## Task objective
Nothing in the records may be left out or reworded; return them exactly.

## Input for this task
━━━━━━
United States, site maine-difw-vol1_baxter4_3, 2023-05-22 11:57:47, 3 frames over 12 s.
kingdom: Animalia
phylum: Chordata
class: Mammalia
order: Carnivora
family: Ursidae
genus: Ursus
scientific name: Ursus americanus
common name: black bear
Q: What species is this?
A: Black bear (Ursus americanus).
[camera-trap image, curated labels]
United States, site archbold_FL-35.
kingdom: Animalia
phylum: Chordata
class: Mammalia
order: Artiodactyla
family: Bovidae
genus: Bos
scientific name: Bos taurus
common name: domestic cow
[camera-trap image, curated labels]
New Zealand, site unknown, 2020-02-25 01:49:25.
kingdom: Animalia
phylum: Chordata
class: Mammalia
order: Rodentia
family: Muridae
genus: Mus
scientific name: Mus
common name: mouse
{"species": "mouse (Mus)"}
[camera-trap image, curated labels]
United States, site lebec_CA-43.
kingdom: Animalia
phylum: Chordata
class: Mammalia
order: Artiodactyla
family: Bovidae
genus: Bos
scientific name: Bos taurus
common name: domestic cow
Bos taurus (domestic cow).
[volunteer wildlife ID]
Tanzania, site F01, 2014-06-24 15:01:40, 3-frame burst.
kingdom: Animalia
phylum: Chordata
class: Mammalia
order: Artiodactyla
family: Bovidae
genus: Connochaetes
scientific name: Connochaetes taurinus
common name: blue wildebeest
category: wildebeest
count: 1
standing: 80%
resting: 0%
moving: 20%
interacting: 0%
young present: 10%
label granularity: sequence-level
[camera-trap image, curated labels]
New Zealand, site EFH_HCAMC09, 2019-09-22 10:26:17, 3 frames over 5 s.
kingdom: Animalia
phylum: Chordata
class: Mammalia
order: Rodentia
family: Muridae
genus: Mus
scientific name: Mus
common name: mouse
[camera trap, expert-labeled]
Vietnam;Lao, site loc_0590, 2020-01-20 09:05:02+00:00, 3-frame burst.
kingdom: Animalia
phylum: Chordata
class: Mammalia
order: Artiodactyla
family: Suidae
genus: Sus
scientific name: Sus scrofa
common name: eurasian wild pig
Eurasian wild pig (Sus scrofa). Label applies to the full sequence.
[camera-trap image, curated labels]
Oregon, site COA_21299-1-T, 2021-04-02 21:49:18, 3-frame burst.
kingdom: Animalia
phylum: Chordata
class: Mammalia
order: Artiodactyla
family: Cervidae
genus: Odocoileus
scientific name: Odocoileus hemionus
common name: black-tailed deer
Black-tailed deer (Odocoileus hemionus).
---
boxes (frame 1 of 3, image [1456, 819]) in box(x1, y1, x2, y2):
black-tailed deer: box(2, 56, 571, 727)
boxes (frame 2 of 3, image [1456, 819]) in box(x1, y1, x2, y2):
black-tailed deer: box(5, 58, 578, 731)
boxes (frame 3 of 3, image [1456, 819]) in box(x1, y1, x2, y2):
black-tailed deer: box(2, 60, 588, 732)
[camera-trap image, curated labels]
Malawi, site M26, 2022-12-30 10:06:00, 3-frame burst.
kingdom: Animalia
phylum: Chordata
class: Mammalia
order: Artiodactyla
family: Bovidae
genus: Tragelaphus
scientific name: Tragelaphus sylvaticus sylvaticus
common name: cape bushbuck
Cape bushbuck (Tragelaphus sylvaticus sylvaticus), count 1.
━━━━━━
## Answer section
United States, site maine-difw-vol1_baxter4_3, 2023-05-22 11:57:47, 3 frames over 12 s.
kingdom: Animalia
phylum: Chordata
class: Mammalia
order: Carnivora
family: Ursidae
genus: Ursus
scientific name: Ursus americanus
common name: black bear
Q: What species is this?
A: Black bear (Ursus americanus).
[camera-trap image, curated labels]
United States, site archbold_FL-35.
kingdom: Animalia
phylum: Chordata
class: Mammalia
order: Artiodactyla
family: Bovidae
genus: Bos
scientific name: Bos taurus
common name: domestic cow
[camera-trap image, curated labels]
New Zealand, site unknown, 2020-02-25 01:49:25.
kingdom: Animalia
phylum: Chordata
class: Mammalia
order: Rodentia
family: Muridae
genus: Mus
scientific name: Mus
common name: mouse
{"species": "mouse (Mus)"}
[camera-trap image, curated labels]
United States, site lebec_CA-43.
kingdom: Animalia
phylum: Chordata
class: Mammalia
order: Artiodactyla
family: Bovidae
genus: Bos
scientific name: Bos taurus
common name: domestic cow
Bos taurus (domestic cow).
[volunteer wildlife ID]
Tanzania, site F01, 2014-06-24 15:01:40, 3-frame burst.
kingdom: Animalia
phylum: Chordata
class: Mammalia
order: Artiodactyla
family: Bovidae
genus: Connochaetes
scientific name: Connochaetes taurinus
common name: blue wildebeest
category: wildebeest
count: 1
standing: 80%
resting: 0%
moving: 20%
interacting: 0%
young present: 10%
label granularity: sequence-level
[camera-trap image, curated labels]
New Zealand, site EFH_HCAMC09, 2019-09-22 10:26:17, 3 frames over 5 s.
kingdom: Animalia
phylum: Chordata
class: Mammalia
order: Rodentia
family: Muridae
genus: Mus
scientific name: Mus
common name: mouse
[camera trap, expert-labeled]
Vietnam;Lao, site loc_0590, 2020-01-20 09:05:02+00:00, 3-frame burst.
kingdom: Animalia
phylum: Chordata
class: Mammalia
order: Artiodactyla
family: Suidae
genus: Sus
scientific name: Sus scrofa
common name: eurasian wild pig
Eurasian wild pig (Sus scrofa). Label applies to the full sequence.
[camera-trap image, curated labels]
Oregon, site COA_21299-1-T, 2021-04-02 21:49:18, 3-frame burst.
kingdom: Animalia
phylum: Chordata
class: Mammalia
order: Artiodactyla
family: Cervidae
genus: Odocoileus
scientific name: Odocoileus hemionus
common name: black-tailed deer
Black-tailed deer (Odocoileus hemionus).
---
boxes (frame 1 of 3, image [1456, 819]) in box(x1, y1, x2, y2):
black-tailed deer: box(2, 56, 571, 727)
boxes (frame 2 of 3, image [1456, 819]) in box(x1, y1, x2, y2):
black-tailed deer: box(5, 58, 578, 731)
boxes (frame 3 of 3, image [1456, 819]) in box(x1, y1, x2, y2):
black-tailed deer: box(2, 60, 588, 732)
[camera-trap image, curated labels]
Malawi, site M26, 2022-12-30 10:06:00, 3-frame burst.
kingdom: Animalia
phylum: Chordata
class: Mammalia
order: Artiodactyla
family: Bovidae
genus: Tragelaphus
scientific name: Tragelaphus sylvaticus sylvaticus
common name: cape bushbuck
Cape bushbuck (Tragelaphus sylvaticus sylvaticus), count 1.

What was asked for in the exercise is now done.